Written exercise 1:
Retype the part of the Thief of Corinth review that runs from "First-Century Corinth is" up to and including "in the balance.".
Written exercise 2:
Answer these questions from the Thief of Corinth review:
(a) From which university does Tessa Afshar hold an MDiv?
(b) In what city is Ariadne's father's home?
(c) What is the name of the Jewish rabbi whom Ariadne and her father befriend?

Tessa Afshar is the Christy Award-winning author of several works of biblical fiction.  She holds an MDiv from Yale University, where she served as co-chair of the Evangelical Fellowship at the Divinity School.  She has worked in ministry ever since.

You can connect with her via her website:
www.tessaafshar.com.


First-Century Corinth is a city teeming with commerce and charm.  It's also filled with danger and corruption - the perfect setting for Ariadne's greatest adventure.

After years spent living with her mother and oppressive grandfather in Athens, Ariadne runs away to her father's home in Corinth, only to discover the perilous secret that destroyed his marriage:  though a Greek of high birth, Galenos is the infamous thief who has been robbing the city's corrupt of their ill-gotten gains.

Desperate to keep him safe, Ariadne risks her good name, her freedom, and the love of the man she adores to become her father's apprentice.  As her unusual athletic ability leads her into dangerous exploits, Ariadne discovers that she secretly revels in playing with fire.  But when the wrong person discovers their secret, Ariadne and her father find their future - and very lives -  hanging in the balance.

When they befriend a Jewish rabbi named Paul, they realize that his radical message challenges everything they've fought to build, yet offers something neither dared hope for.

My Thoughts:
Afshar has a gift...a gift of transporting her readers back in time.  With amazing attention to detail derived from careful research, Afshar takes readers on a journey to and through Corinth in New Testament biblical times in her latest book, Thief of Corinth.

With the very first line of the Prologue...
"You asked me once how a woman like me could become a thief.  How could I, having everything - a father's love, a lavish home, an athlete's accolades - turn to lawlessness and crime?"

Entries provided:
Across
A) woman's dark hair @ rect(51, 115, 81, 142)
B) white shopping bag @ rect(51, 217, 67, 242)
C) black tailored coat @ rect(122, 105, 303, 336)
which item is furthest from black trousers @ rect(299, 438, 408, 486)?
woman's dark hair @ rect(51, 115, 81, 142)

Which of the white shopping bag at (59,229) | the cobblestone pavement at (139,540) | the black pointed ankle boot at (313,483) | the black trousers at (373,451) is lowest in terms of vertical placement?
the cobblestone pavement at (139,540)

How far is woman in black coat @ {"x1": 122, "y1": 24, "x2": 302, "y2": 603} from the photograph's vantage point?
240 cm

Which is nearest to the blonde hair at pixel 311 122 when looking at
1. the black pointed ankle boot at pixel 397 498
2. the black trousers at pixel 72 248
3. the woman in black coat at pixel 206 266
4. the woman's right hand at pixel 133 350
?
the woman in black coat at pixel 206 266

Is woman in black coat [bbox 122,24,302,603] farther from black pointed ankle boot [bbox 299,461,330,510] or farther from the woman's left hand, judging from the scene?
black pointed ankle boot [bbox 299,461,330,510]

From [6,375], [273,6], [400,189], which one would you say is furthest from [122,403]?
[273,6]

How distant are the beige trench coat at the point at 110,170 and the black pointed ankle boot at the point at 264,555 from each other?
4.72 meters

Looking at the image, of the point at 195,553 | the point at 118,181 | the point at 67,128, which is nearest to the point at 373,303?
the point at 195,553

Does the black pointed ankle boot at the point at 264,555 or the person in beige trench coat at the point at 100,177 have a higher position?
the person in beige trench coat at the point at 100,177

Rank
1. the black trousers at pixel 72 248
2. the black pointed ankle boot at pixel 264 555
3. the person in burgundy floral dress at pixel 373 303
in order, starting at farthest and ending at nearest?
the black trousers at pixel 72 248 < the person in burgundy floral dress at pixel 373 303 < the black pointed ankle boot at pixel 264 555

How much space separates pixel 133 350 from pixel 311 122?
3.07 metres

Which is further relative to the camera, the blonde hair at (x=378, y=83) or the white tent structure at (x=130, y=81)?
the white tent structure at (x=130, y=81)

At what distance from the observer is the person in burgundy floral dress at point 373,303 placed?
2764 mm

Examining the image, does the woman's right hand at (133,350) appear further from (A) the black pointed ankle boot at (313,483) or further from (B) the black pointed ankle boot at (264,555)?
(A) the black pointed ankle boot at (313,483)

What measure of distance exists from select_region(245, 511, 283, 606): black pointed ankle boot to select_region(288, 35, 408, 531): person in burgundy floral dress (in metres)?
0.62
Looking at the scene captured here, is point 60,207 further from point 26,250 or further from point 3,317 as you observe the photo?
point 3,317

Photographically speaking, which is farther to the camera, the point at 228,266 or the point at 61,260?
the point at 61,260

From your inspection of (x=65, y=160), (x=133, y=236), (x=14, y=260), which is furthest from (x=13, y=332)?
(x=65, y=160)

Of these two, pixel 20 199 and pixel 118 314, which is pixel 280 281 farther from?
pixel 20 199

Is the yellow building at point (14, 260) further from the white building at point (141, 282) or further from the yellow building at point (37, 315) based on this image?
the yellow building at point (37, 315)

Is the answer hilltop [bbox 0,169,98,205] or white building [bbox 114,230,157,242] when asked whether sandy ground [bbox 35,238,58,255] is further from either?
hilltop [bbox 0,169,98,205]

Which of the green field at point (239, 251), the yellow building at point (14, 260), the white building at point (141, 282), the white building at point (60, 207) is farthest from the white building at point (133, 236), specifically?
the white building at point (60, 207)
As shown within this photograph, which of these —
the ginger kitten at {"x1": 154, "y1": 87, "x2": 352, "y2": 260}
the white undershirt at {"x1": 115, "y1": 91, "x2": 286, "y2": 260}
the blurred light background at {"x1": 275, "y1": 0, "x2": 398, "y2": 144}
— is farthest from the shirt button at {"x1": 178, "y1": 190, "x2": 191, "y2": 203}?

Full solution 1:
First-Century Corinth is a city teeming with commerce and charm.  It's also filled with danger and corruption - the perfect setting for Ariadne's greatest adventure.

After years spent living with her mother and oppressive grandfather in Athens, Ariadne runs away to her father's home in Corinth, only to discover the perilous secret that destroyed his marriage:  though a Greek of high birth, Galenos is the infamous thief who has been robbing the city's corrupt of their ill-gotten gains.

Desperate to keep him safe, Ariadne risks her good name, her freedom, and the love of the man she adores to become her father's apprentice.  As her unusual athletic ability leads her into dangerous exploits, Ariadne discovers that she secretly revels in playing with fire.  But when the wrong person discovers their secret, Ariadne and her father find their future - and very lives -  hanging in the balance.

Full solution 2:
(a) Yale University
(b) Corinth
(c) Paul